DESAFIO 1: Por favor, reproduza sem alterações estas linhas das entradas: comece na primeira linha das entradas e pare depois da linha que contém "76H50V69H48V60L45 57H33V60L26 62V67H24V84L41", incluindo as duas extremidades.

━━━ TEXTO A LER

Acórdão nº 02303/11.0BEPRT de Supremo Tribunal Administrativo (Portugal), 18 de Maio de 2022

Data18 Maio 2022
Órgãohttp://vlex.com/desc1/1541_01,Supremo Tribunal Administrativo (Portugal)

Acordam os juízes da secção do Contencioso Tributário do Supremo Tribunal Administrativo: A………… – SOCIEDADE GESTORA DE PARTICIPAÇÕES SOCIAIS, S.A., (doravante, “A…………” ou “Recorrente”), tendo sido notificada do Acórdão de 11 de Março de 2021, proferido pelo Tribunal Central Administrativo Norte (doravante, apenas, o TCA Norte), constante de fls., e com ele não se conformando, vem do mesmo interpor RECURSO DE REVISTA, o que faz, nos termos previstos no artigo 285.º do Código de Procedimento e Processo Tributário (CPPT), na redacção dada pela Lei n.º 118/2019, de 17/09, desde logo, por considerar que está em causa a apreciação de questões que, pela sua relevância jurídica e social, se revestem de importância fundamental, e porque, em qualquer caso, a admissão do recurso é claramente necessária para uma melhor aplicação do direito.

━━━━━━

DESAFIO 2:
Responda a estas perguntas sobre o texto a ler:
(a) Que data indica o texto para o Acórdão nº 02303/11.0BEPRT?
(b) Que tribunal proferiu o Acórdão de 11 de Março de 2021 de que se recorre?
(c) Nos termos de que artigo do CPPT é interposto o recurso de revista?

━━━ DADOS DE ENTRADA

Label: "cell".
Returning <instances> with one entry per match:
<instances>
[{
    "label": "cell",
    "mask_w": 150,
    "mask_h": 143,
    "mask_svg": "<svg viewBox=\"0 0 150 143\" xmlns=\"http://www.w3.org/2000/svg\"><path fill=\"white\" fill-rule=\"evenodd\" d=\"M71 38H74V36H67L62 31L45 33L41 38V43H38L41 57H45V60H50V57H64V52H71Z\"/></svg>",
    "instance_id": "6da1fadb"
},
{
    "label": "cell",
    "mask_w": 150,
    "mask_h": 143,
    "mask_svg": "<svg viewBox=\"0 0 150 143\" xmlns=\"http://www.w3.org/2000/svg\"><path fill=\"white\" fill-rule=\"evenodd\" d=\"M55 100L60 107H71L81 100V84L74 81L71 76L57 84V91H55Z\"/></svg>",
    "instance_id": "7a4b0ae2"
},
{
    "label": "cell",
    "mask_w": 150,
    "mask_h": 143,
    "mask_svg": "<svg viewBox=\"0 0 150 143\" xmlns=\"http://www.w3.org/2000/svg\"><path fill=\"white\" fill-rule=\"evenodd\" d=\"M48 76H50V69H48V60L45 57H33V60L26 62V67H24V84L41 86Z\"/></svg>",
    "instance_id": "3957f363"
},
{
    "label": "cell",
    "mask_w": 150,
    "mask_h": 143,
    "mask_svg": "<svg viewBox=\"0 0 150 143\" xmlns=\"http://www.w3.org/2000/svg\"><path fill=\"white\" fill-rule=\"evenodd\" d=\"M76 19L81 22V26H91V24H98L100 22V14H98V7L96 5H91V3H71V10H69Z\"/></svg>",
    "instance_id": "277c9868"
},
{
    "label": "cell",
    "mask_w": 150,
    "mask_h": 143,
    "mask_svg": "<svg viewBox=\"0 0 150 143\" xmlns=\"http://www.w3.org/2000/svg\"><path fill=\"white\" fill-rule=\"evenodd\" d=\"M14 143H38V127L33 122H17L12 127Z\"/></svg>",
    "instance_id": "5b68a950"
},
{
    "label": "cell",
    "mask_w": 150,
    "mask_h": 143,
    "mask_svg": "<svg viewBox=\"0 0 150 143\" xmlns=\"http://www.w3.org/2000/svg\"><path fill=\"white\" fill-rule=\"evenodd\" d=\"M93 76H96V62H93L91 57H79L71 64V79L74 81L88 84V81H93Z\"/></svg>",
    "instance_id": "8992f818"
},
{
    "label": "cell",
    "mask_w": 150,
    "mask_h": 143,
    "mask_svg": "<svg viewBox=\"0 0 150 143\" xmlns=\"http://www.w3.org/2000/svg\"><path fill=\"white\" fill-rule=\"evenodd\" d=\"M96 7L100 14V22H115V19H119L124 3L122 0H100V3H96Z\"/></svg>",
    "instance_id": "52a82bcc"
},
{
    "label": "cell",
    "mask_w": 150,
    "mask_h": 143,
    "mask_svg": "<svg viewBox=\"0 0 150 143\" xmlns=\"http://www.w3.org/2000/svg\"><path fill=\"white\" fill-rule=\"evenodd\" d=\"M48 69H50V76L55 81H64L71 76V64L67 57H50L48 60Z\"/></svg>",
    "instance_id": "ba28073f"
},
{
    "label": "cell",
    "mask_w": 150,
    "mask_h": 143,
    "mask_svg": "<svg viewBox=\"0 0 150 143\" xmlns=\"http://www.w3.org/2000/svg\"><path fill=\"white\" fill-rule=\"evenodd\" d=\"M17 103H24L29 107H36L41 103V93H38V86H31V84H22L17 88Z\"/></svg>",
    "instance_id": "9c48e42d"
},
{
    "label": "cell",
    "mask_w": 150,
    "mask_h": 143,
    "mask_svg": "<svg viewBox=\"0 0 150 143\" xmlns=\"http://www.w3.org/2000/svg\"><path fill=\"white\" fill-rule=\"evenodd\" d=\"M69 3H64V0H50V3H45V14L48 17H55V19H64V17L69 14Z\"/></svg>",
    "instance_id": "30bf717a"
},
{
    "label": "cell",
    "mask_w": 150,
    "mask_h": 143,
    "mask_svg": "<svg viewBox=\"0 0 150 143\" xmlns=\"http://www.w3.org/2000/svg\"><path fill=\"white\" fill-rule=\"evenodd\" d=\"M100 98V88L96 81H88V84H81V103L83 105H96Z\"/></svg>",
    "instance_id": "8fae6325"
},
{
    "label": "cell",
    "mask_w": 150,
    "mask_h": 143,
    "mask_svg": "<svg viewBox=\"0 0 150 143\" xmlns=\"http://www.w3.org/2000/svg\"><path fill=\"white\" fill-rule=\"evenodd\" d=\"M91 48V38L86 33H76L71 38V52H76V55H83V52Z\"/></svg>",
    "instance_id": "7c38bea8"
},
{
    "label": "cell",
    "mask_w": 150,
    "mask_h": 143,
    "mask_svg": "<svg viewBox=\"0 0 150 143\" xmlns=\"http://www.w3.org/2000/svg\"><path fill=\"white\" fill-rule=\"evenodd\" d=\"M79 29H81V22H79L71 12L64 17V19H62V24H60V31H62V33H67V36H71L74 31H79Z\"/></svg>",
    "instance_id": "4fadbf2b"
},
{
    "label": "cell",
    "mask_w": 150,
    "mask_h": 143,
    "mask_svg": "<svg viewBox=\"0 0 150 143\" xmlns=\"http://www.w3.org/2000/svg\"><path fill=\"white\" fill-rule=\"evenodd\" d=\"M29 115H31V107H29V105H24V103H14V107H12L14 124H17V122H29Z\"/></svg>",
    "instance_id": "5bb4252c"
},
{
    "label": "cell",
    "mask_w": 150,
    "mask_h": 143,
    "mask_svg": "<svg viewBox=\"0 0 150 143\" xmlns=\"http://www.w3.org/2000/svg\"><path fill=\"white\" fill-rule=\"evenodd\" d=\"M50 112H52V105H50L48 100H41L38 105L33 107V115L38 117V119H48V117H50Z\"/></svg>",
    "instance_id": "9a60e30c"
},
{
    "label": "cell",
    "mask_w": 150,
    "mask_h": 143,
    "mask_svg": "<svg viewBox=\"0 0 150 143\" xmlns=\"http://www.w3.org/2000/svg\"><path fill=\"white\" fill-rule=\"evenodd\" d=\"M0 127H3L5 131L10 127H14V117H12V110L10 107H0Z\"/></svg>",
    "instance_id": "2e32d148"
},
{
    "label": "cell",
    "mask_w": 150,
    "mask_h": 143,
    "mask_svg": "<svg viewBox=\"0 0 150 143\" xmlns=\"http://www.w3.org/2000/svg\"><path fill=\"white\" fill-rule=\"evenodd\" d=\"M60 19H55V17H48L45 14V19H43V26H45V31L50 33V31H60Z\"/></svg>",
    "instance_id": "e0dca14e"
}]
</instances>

━━━━━━

RESPOSTA COMPLETA 1:
Label: "cell".
Returning <instances> with one entry per match:
<instances>
[{
    "label": "cell",
    "mask_w": 150,
    "mask_h": 143,
    "mask_svg": "<svg viewBox=\"0 0 150 143\" xmlns=\"http://www.w3.org/2000/svg\"><path fill=\"white\" fill-rule=\"evenodd\" d=\"M71 38H74V36H67L62 31L45 33L41 38V43H38L41 57H45V60H50V57H64V52H71Z\"/></svg>",
    "instance_id": "6da1fadb"
},
{
    "label": "cell",
    "mask_w": 150,
    "mask_h": 143,
    "mask_svg": "<svg viewBox=\"0 0 150 143\" xmlns=\"http://www.w3.org/2000/svg\"><path fill=\"white\" fill-rule=\"evenodd\" d=\"M55 100L60 107H71L81 100V84L74 81L71 76L57 84V91H55Z\"/></svg>",
    "instance_id": "7a4b0ae2"
},
{
    "label": "cell",
    "mask_w": 150,
    "mask_h": 143,
    "mask_svg": "<svg viewBox=\"0 0 150 143\" xmlns=\"http://www.w3.org/2000/svg\"><path fill=\"white\" fill-rule=\"evenodd\" d=\"M48 76H50V69H48V60L45 57H33V60L26 62V67H24V84L41 86Z\"/></svg>",

RESPOSTA COMPLETA 2:
(a) 18 de Maio de 2022.
(b) O Tribunal Central Administrativo Norte (TCA Norte).
(c) O artigo 285.º do Código de Procedimento e Processo Tributário.